September 6-9, 2025: the gray rhino

The Littoral War of 2025 began with a series of accidental encounters in the skies and waters near Scarborough Shoal, close to the Philippines in the South China Sea. Beijing had effectively taken control of the shoal, long a point of contention between China and the Philippines, in 2012. After Philippine president Rodrigo Duterte, who had steadily moved Manila toward China during the late 2010s, was impeached and removed from office, the Philippines’s new president Leni Robredo moved to reassert Manila’s claim, in the early summer of 2025 sending coastal patrol boats into waters near the shoal. When People’s Armed Forces Maritime Militia (PAFMM) vessels pushed out the Filipino forces in early July, Manila appealed to Washington for assistance under its security treaty.

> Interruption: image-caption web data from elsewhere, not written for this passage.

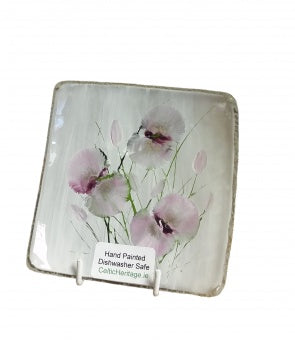 Celtic Heritage 10x10cm Orchid Plate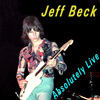 Jeff Beck - Absolutely Live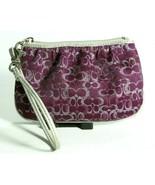 Coach Purple And Metallic Silver Signature C's Top Zip Wristlet Wallet - $24.19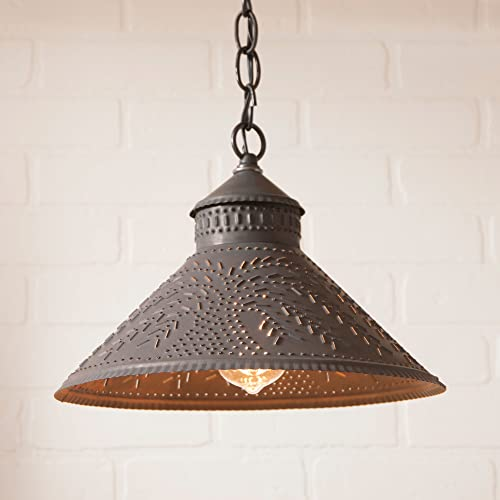 Irvin s Country Tinware 686WLBT – Stockbridge Pendant Light with Punched Willow Design in Blackened Tin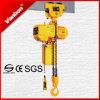 3ton Manual Trolley Type Electric Chain Hoist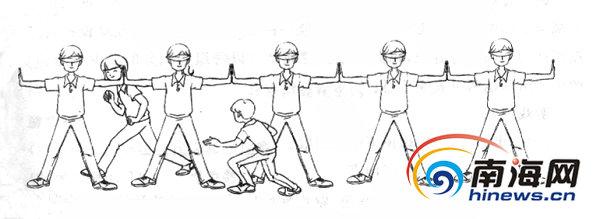 学生体质差 海师教授设计276种体育游戏吸引锻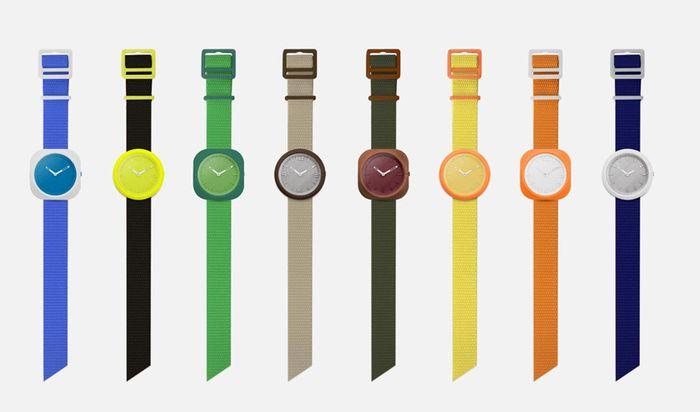 Экологичные 3Д часы Zigante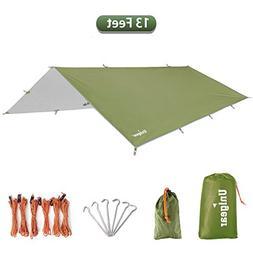 Unigear 13 Feet Hammock Rain Fly Waterproof Tent Tarp Campin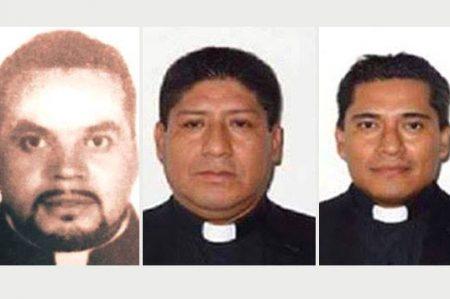 Episcopado demanda castigo por crímenes de curas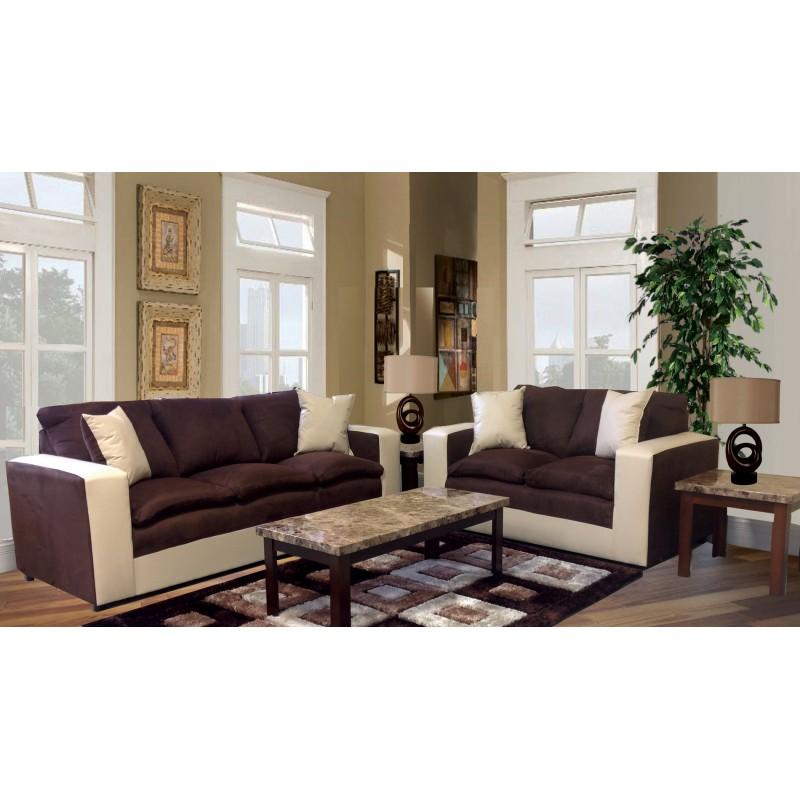 Incredible Contemporary Sofa And Loveseat 2pc Contemporary Sofa And Loveseat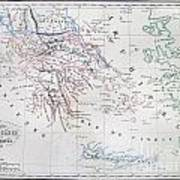 Map Of Greece Poster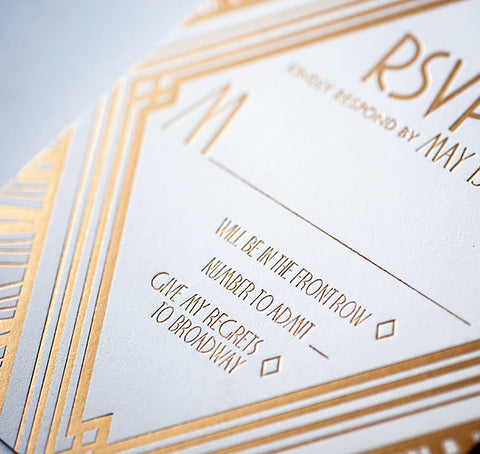 Ellington Art Deco invitations from Atelier Isabey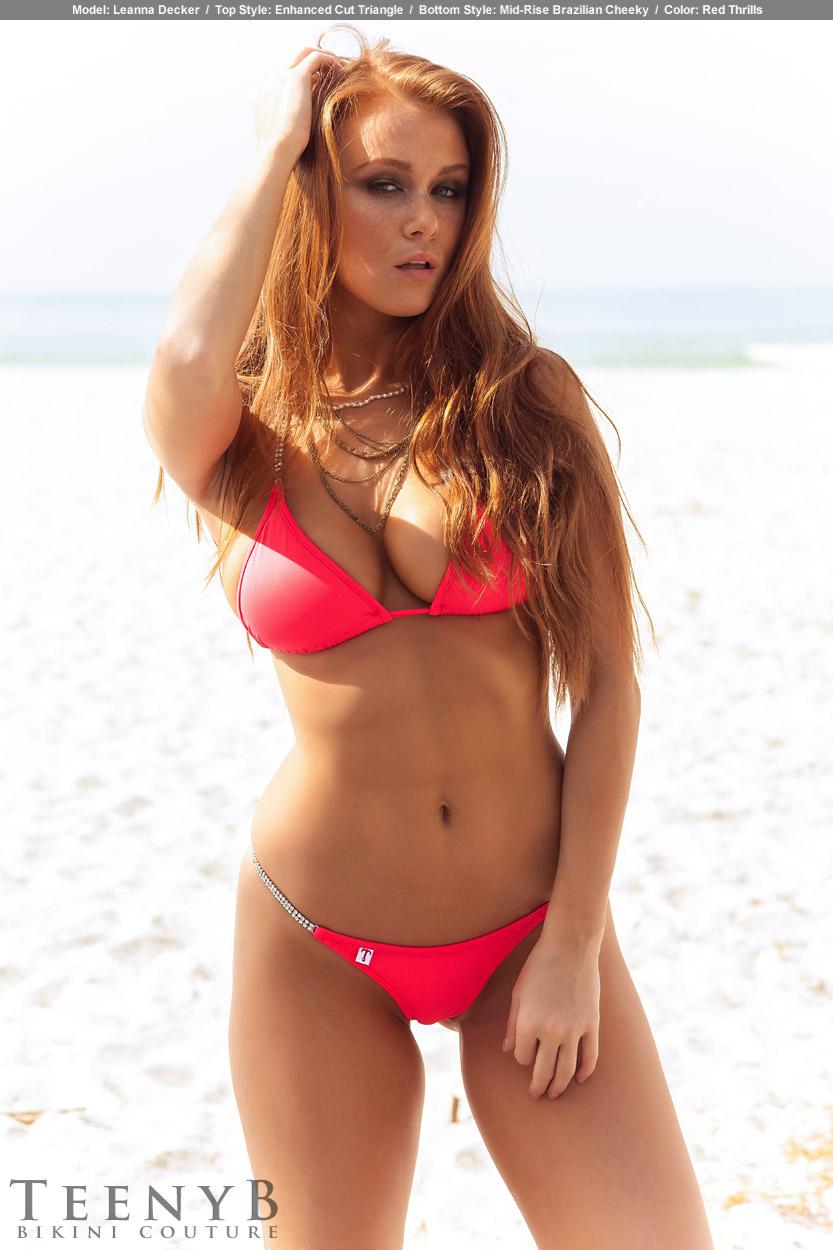 Red Cheeky Bikini
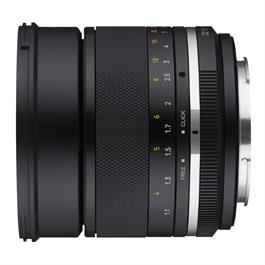 Samyang 85mm f/1.4 Mk2 Lens - Nikon F Mount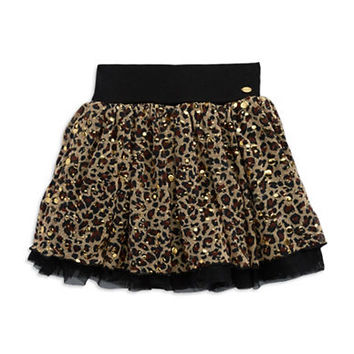 Guess Girls 7-16 Leopard Print Tutu Skirt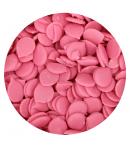 FunCakes Deco Melts -Pink- 250g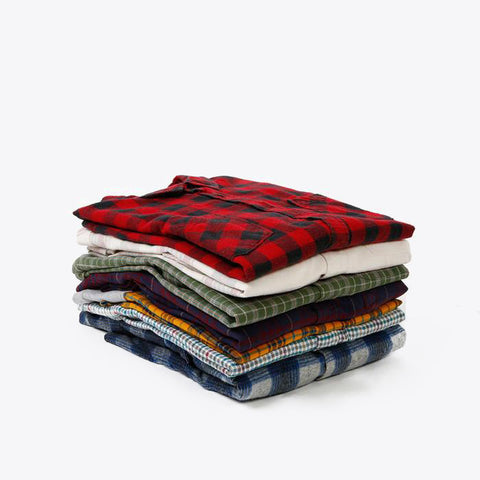Mystery Flannel Shirts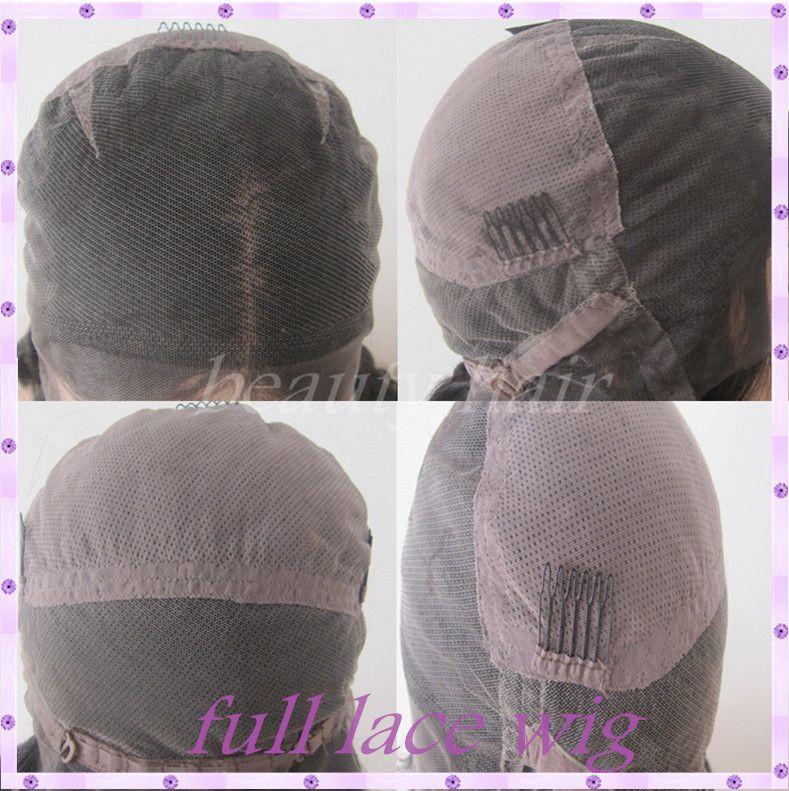 Two Tone 1b#30 Ombre Brazilian Deep Wavy Human Hair Wigs Glueless Full Lace Wigs Lace Front Wigs For Black Women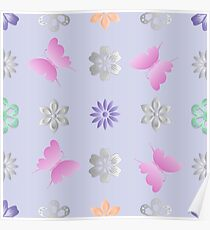 Seamless background with flowers and butterflies Poster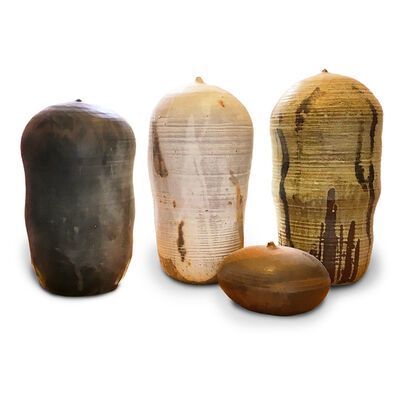 Toshiko Takaezu, 'Cluster of Various Closed Forms'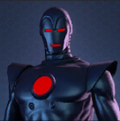 Iron Man Stealth Armor Costume Icon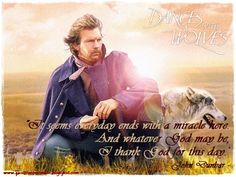 Movies - Dances with Wolves, Kevin Costner, Mary McDonnell, Graham Greene Kevin Costner, Films Youtube, Mary Mcdonnell, Westerns, Walt Disney Movies, Dances With Wolves, Graham Greene, Wolf Quotes, Movie Themes
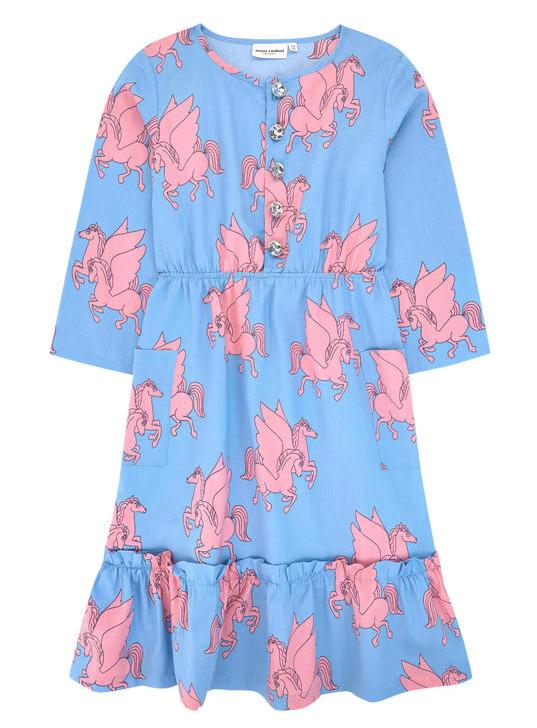 0fce9475007ea Printed organic cotton dress Mini Rodini for girls | Melijoe.com ...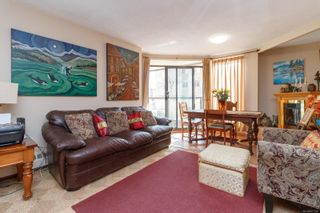 Photo 3: 202 1745 Leighton Rd in : Vi Jubilee Condo for sale (Victoria)  : MLS®# 871321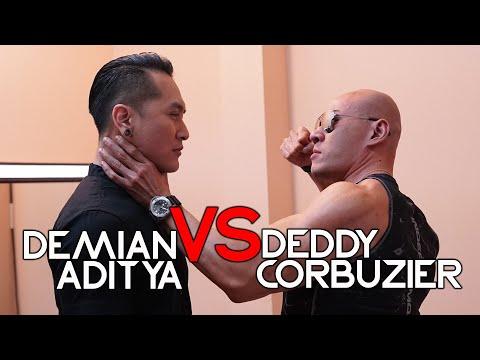 Alasan kenapa gw benci Deddy Corbuzier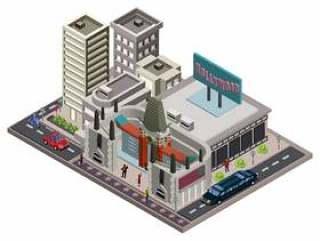 中国剧院等轴测图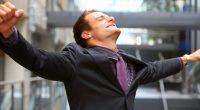 """Ho avuto la fortuna di intercettare e leggere un brillante articolo pubblicato da Zdravko Cvijetic su Zero to Skill, intitolato """"13 things you should give up if you want to be successful"""", che elenca ben […]"""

The new US president, Kamala Harris, had been dogged during the 2024 campaign by allegations that Chinese cyber operations had benefited her candidacy, and that, with little foreign policy experience, she was unprepared for dealing with China. She saw the Philippine request as a chance to prove her willingness to take a hard line against Beijing. In the summer of 2025, Harris increased US Air Force flights over the Scarborough Shoal, using air bases made available by Manila, and sent the aircraft carrier Gerald R. Ford, along with escort vessels, on a short transit. Both sides knew some type of armed encounter was increasingly possible, if not probable, yet both seemed to ignore the risk. This led pundits to call the events surrounding the clash a ‘gray rhino’ — everyone knows rhinos can be risky and unpredictable, and you ignore them at your peril. Unlike the complete surprise of a ‘black swan’ event, if you’re keeping your eyes open you should see a rhino coming. (Ironically, Xi Jinping himself had warned about the dangers of ‘gray rhinos’ back in 2018 and 2019.)

In response to the brief uptick in US Navy Fonops near other Chinese-claimed islands in the Spratly and Paracel chains, Beijing decided to fortify Scarborough Shoal by building airstrips and naval facilities as it had done in the Spratlys. As Scarborough lies only 140 miles from Manila, China’s announcement set off alarm bells in the Philippines. At this point, on Saturday, September 6, US Indo-Pacific Command, acting directly under orders from US secretary of defense Michèle Flournoy, dispatched USS Curtis Wilbur, a guided missile destroyer, and USS Charleston, an Independence-class littoral combat ship, to the waters off Scarborough, and ordered the aircraft carrier John C. Stennis to head from its home port in Bremerton, Washington, to Pearl Harbor. Another guided-missile destroyer, the USS Stethem, and a mine countermeasures ship were ordered to transit the Taiwan Strait.

The next day, Beijing announced an air-defense identification zone over the entire South China Sea, and demanded that all non-Chinese aircraft should submit their flight plans to Chinese military authorities before attempting to proceed.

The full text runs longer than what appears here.